Computational biological modeling enables scientists to quantitatively describe complex biological systems, test existing biological knowledge and generate new biological hypotheses. Cell-based computational biological modeling describes biological systems on the basis of individual cells , and can include dynamic deterministic or stochastic descriptions of cell location and state. Research using computational modeling has produced novel quantitative descriptions of the underlying mechanisms of many developmental processes like somitogenesis , vasculogenesis [3, 4] and gastrulation , and has provided new biomedical insights in various problems of health and disease such as acetaminophen metabolism , autosomal dominant polycystic kidney disease , antiviral therapies [8, 9], and influenza infection and host-pathogen interactions .
There exist multiple software for cell-based computational biological modeling, each of which employs various numerical methods and provides different features and specializations, including Artistoo , Biocellion , CHASTE , Morpheus , PhysiCell , Simmune , and TissueSimulationToolkit  among others. CompuCell3D (CC3D) , which implements the Glazier–Graner–Hogeweg model , also known as Cellular Potts model, to simulate multicellular systems, has a long legacy as an open-source, cross-platform modeling and simulation environment meant to be accessible to all levels of biologists, from students to veteran researchers. To provide accessibility to a broad user base across multiple disciplines, CC3D is distributed with supporting graphical user interfaces (GUIs) that streamline model and simulation specification (e.g., automated project generators, code snippets and browsable documentation) and project sharing (e.g., well-defined project file structures, built-in project archive import/export) and provide interactive simulation execution and real-time, customizable data visualization.
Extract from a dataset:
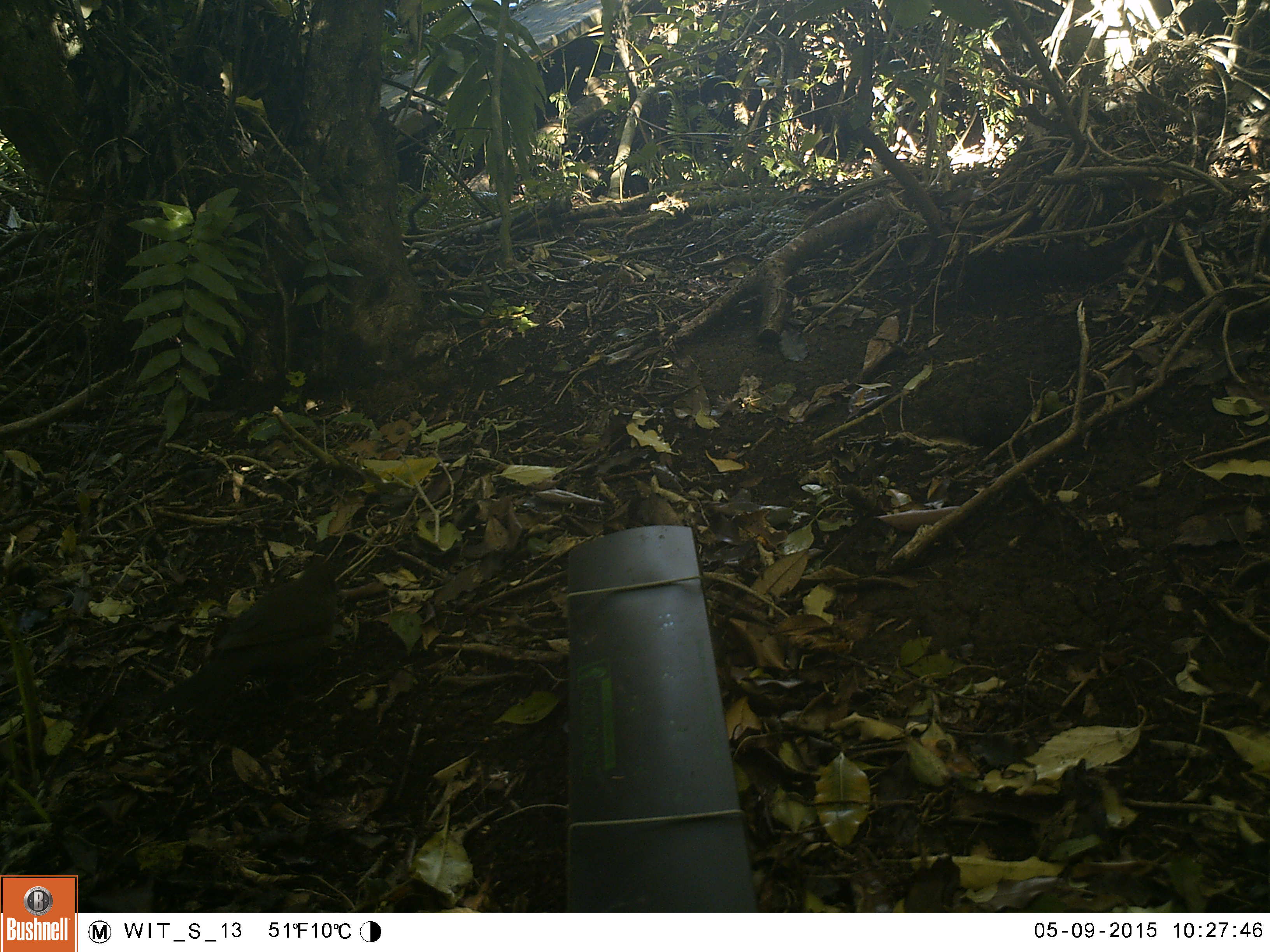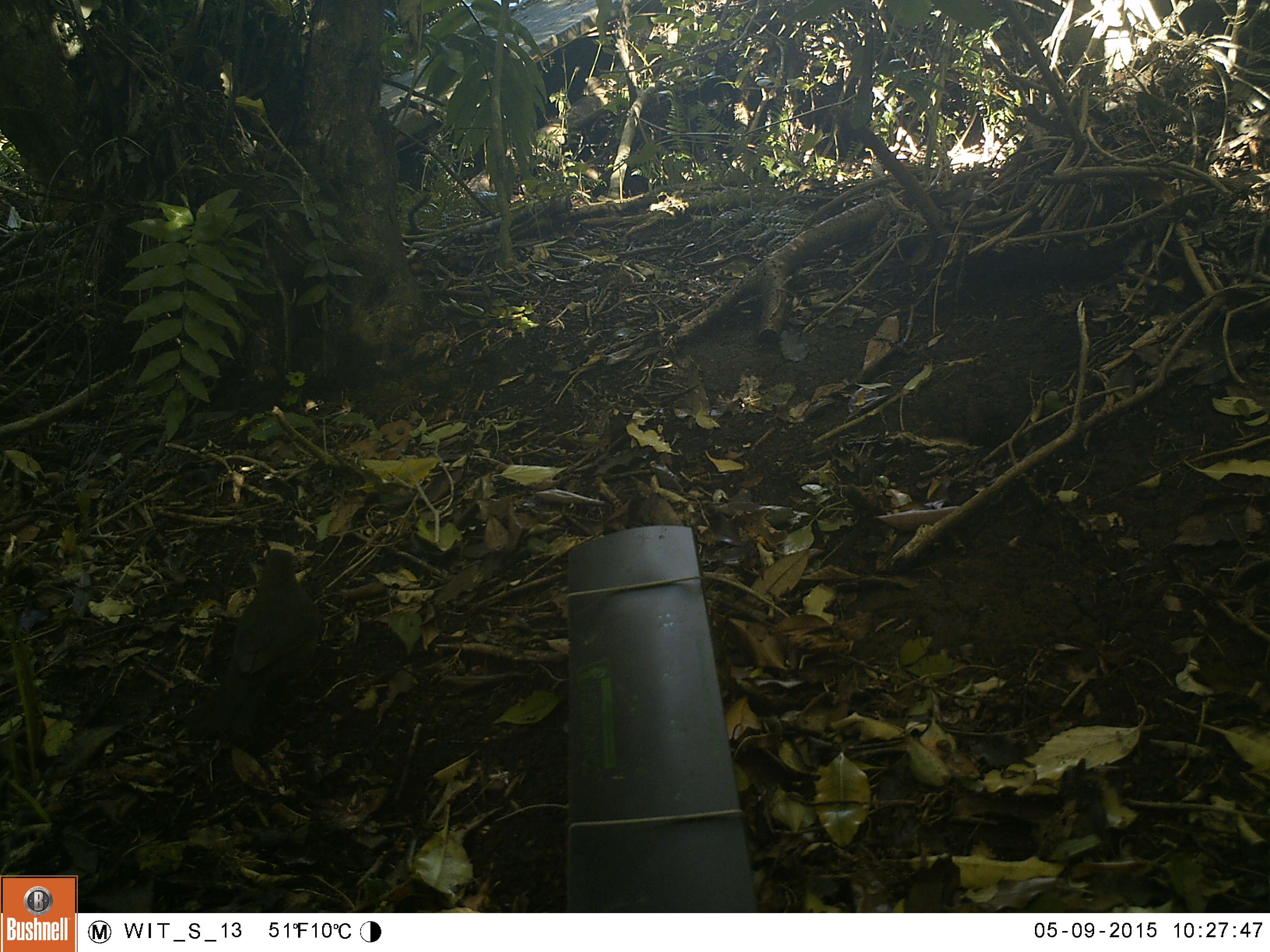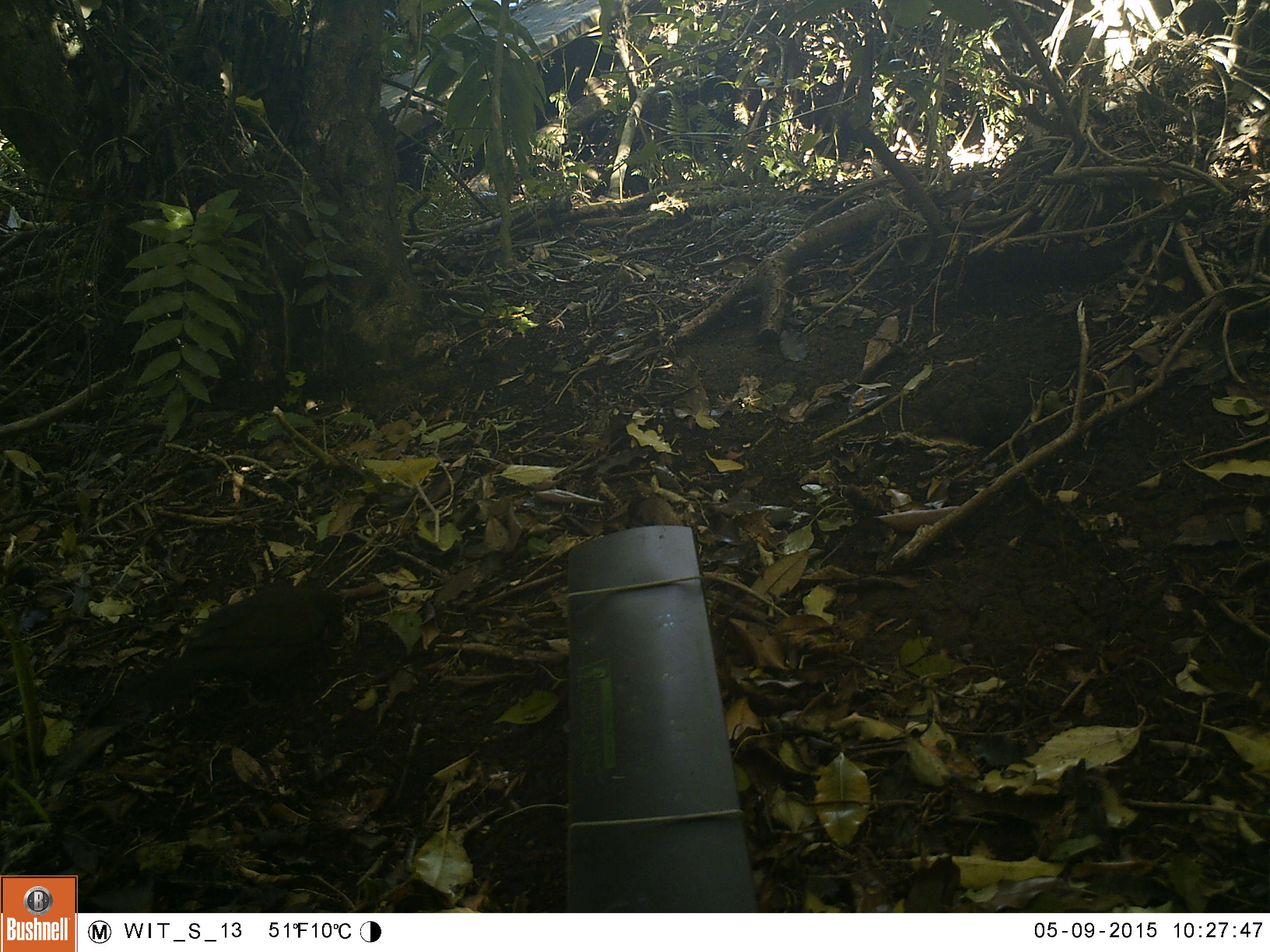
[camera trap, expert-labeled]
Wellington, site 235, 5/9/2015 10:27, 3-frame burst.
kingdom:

CC3D version 4.x development added support for Jupyter Notebooks, an interactive computational environment that provides the benefits of reproducibility, portability, and self-documentation in the form of executable, interactive scripts in a web browser. Jupyter Notebook acts as one integrated environment, in which text and graphics can be presented alongside executable code . Jupyter was created in 2013 and is the most widely used computational notebook , with more than 2.5 million notebooks in GitHub since September of 2018 . While CC3D was originally developed to support model specifications written in Python and CC3DML (an XML-based language), recent CC3D developments expanded deployment support to include specifications defined purely in Python. Since Jupyter supports Python and other languages, Jupyter can naturally act as an integrated development environment (IDE) for CC3D users as well. This update follows the current trend in software development and distribution to move away from monolithic, freestanding applications and towards the distribution of libraries that can be used in conjunction with other software. With these benefits, CC3D deployed in Jupyter Notebook is a powerful resource to expose students to computational biology as well as for scientists publishing work using CC3D. In this paper, we describe the basic features of CC3D simulation visualization in Jupyter Notebook as relevant to students, educators and scientists interested in integrating Jupyter-based computational biological modeling and simulation into their classrooms and projects.
2. Software Design
CC3D is written in C++ and provides Python language bindings, including an interface for runtime simulation execution and control in Python. The current distribution of the CC3D software includes two GUIs: Twedit++, a text editor for writing model specification code controlling the simulation (Fig. 1.1), and CC3D Player, a freestanding application to run and interact with a simulation (Fig. 1.2). Twedit++ and CC3D Player are both built on the PyQt framework, and CC3D Player uses the CC3D Python interface for runtime simulation execution. Likewise, the CC3D visualization pipeline employs infrastructure from the Visualization Toolkit (VTK) , which also provides Python language bindings and supporting widgets for interactive visualization in a Jupyter Notebook. These important software features permit both control of CC3D simulation execution and real-time rendering and visualization of CC3D simulation data within Jupyter. Furthermore, CC3D Player integrates VTK support for PyQt to provide interactive visualization, while VTK also provides implementations of those same widgets deployed in CC3D Player but for Jupyter Notebook. CC3D support for Jupyter Notebook integrates such features from VTK to provide a comparable user experience between simulation execution and visualization in CC3D Player and a Jupyter Notebook.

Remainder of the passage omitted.